Her lifelong best friend and cousin Ellie Wellington was getting married on Nov. 9 and she’d chosen Hatcher, 28, to be one of her bridesmaids.
Hatcher had already missed her friend’s engagement party because of her university exams. So her heart sank when Wellington told her the date of the wedding — it was again going to fall during Hatcher’s exam period.
Hatcher attends James Cook University in Townsville on Australia’s northeast coast, more than 2,600km from the wedding venue near Geelong in Victoria.
Because JCU’s exam timetable wasn’t released, she wouldn’t know until just over a month before the wedding whether she was going to make it.
The day before the hen’s party, Hatcher discovered by phone that she had an exam exactly when she was supposed to be her best friend’s bridesmaid.
“I found out in the shopping centre while I was shopping. I was with my mother and sister. I started crying. And then my sister started crying. Everyone was crying,” Hatcher said.
“I told [Wellington]. We had a bit of a cry together, and just celebrated the hens.”
There was a glimmer of hope that she could arrange to sit the exam at another time. But after she convinced her lecturer to sign off on the plan, then found an alternative university-approved venue and a supervisor, she said the lecturer changed his mind as, per university policy, a wedding wasn’t enough of a justification to change an exam.
So she came up with a plan.
“I was like, ‘I’m still wearing this bloody dress’,” Hatcher told BuzzFeed News. “So on the morning of the exam while I was trying to cram, I was also doing my makeup and hair myself. I went all out, and put the heels on as well.
“I wore the entire get up to the exam. As I walked in, everyone was like staring. They were like ‘what is she doing?’ So I told them.”
Hatcher rocked up to the exam in her full bridesmaid outfit. She was sent photographs by the other bridesmaids that she tried to emulate at home.

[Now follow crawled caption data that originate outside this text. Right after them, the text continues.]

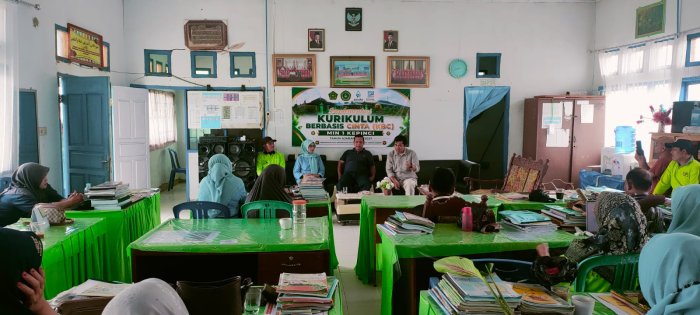 Persiapan Diperkuat! Kasi Penmad Kemenag Kerinci Sambangi MIN 1 Kerinci dan Suntik Semangat Jelang Lomba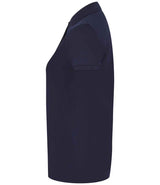 Henbury Ladies Coolplus® Wicking Piqué Polo Shirt | Oxford Navy thumbnail 3
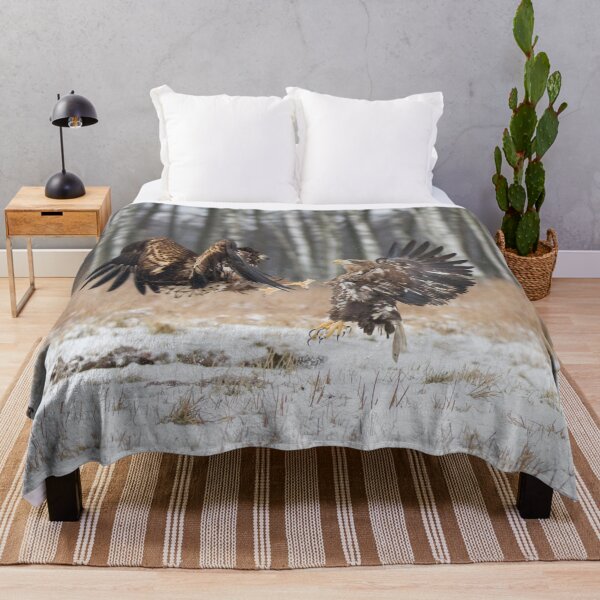 Item preview, White-Tailed Eagle fight designed and sold by Dominika Aniola.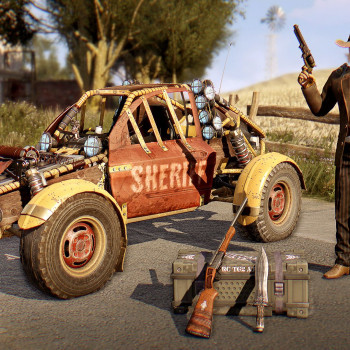 Dying Light - Vintage Gunslinger Bundle Steam Key GLOBAL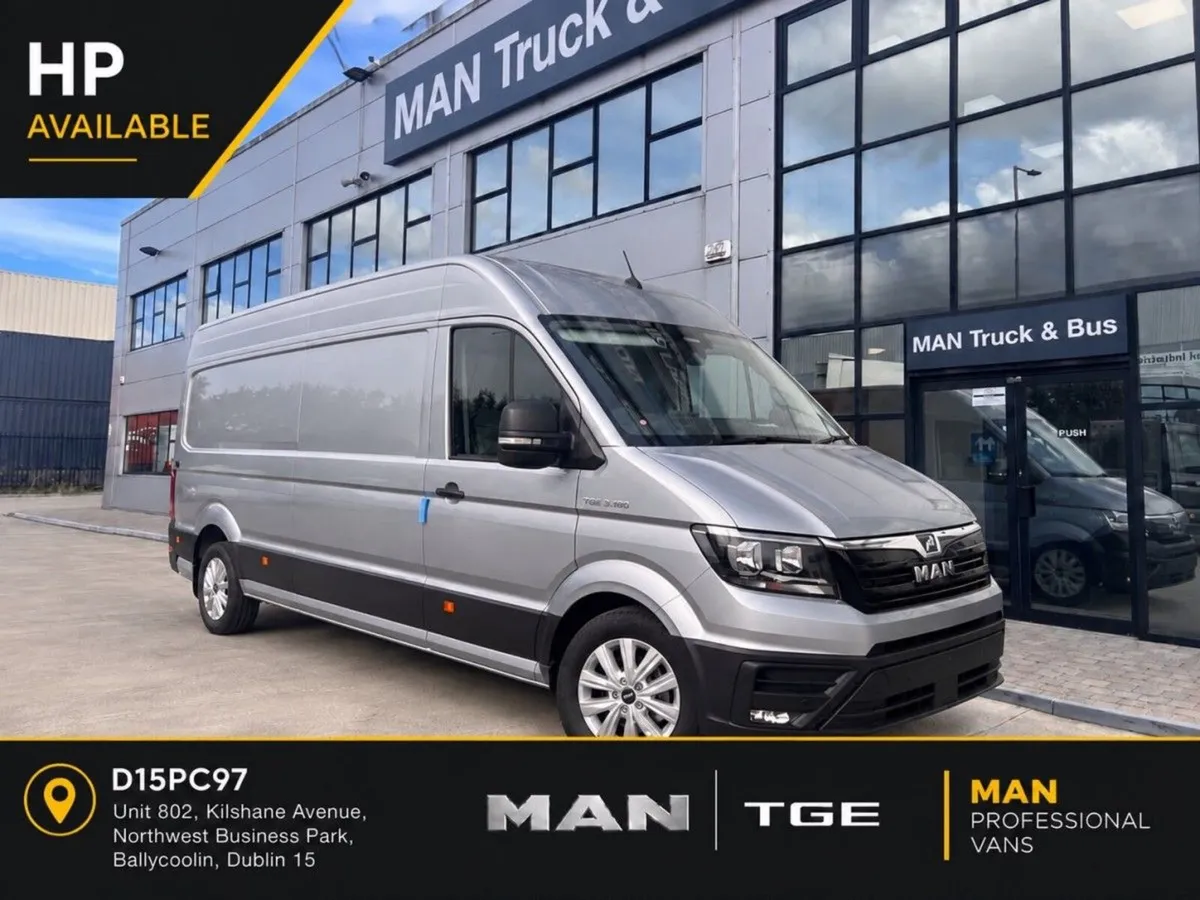 Man TGE 3.180 AUTO WITH WINTER PACK - Image 1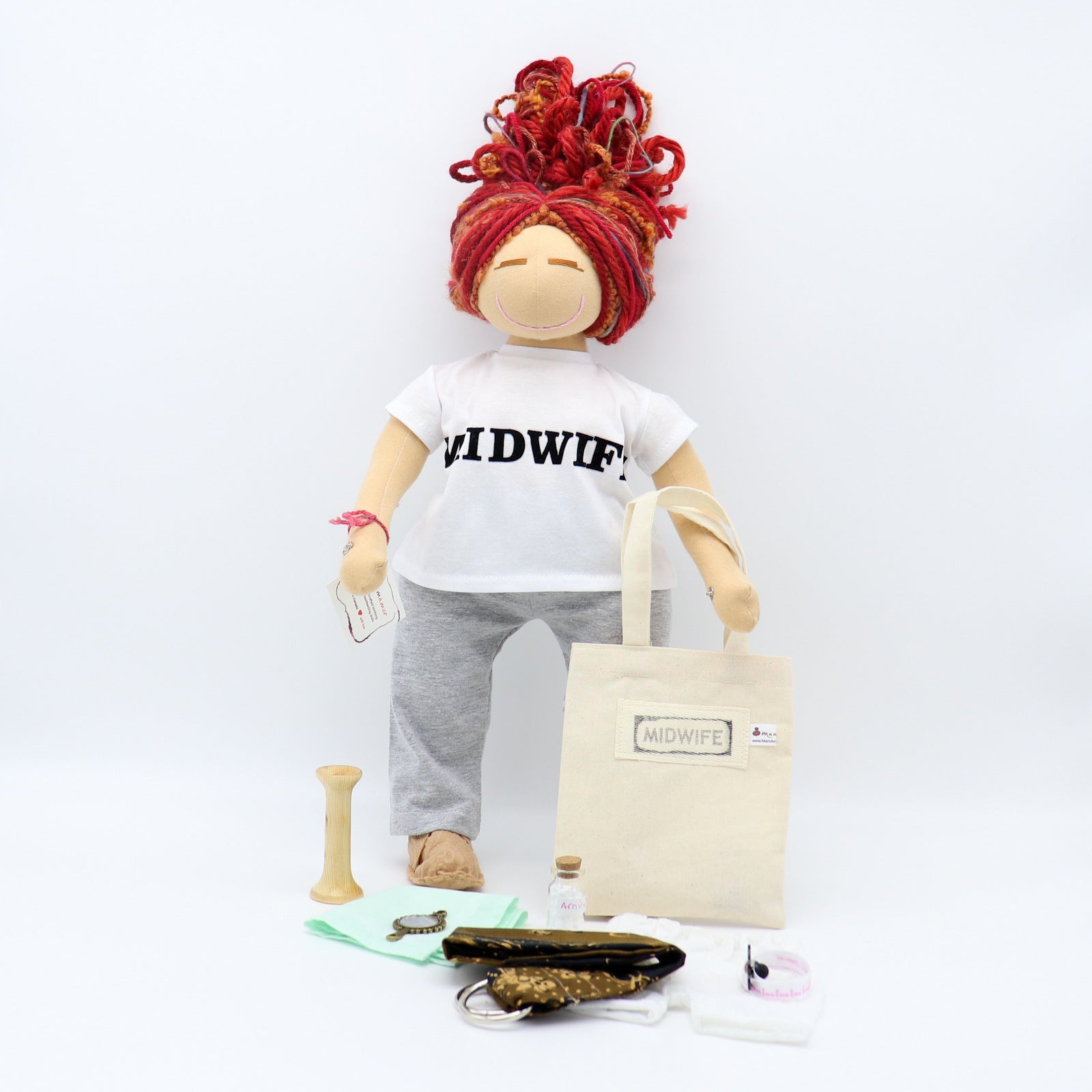 Midwife Doll + Accessories (Option 3)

She even brought her bridesmaid’s glass to drink out of during the exam. “I remember pouring water into the glass, looking at my lecturer being like ‘Fuck you’,” Hatcher said.
The wedding started straight after the exam. Hatcher was able to take part via FaceTime, crying from the moment she saw her friend arrive at the venue in her dress.
“When she was walking down the aisle I was crying a lot and my mum who was holding the phone was crying, my cousins looked over and it made them cry too,” Hatcher laughed.
At one point, Hatcher’s sister brought a phone to the bride and groom so Hatcher could say congratulations to the couple.
She even delivered her speech at the reception via another bridesmaid holding up a phone to the microphone.
By the end of the night, an exhausted Hatcher was sitting on the couch in her dress with her housemates. It’s not how she imagined she’d experience her best friend’s wedding — but Hatcher was glad she was able to be there for Wellington, one way or another.
“Obviously it was way better to be there in some form than not at all,” Hatcher said. “It was awful to get my hopes up that I might be able to go, and then get them knocked back down. Still, I think made it a difference. It made a difference to me.”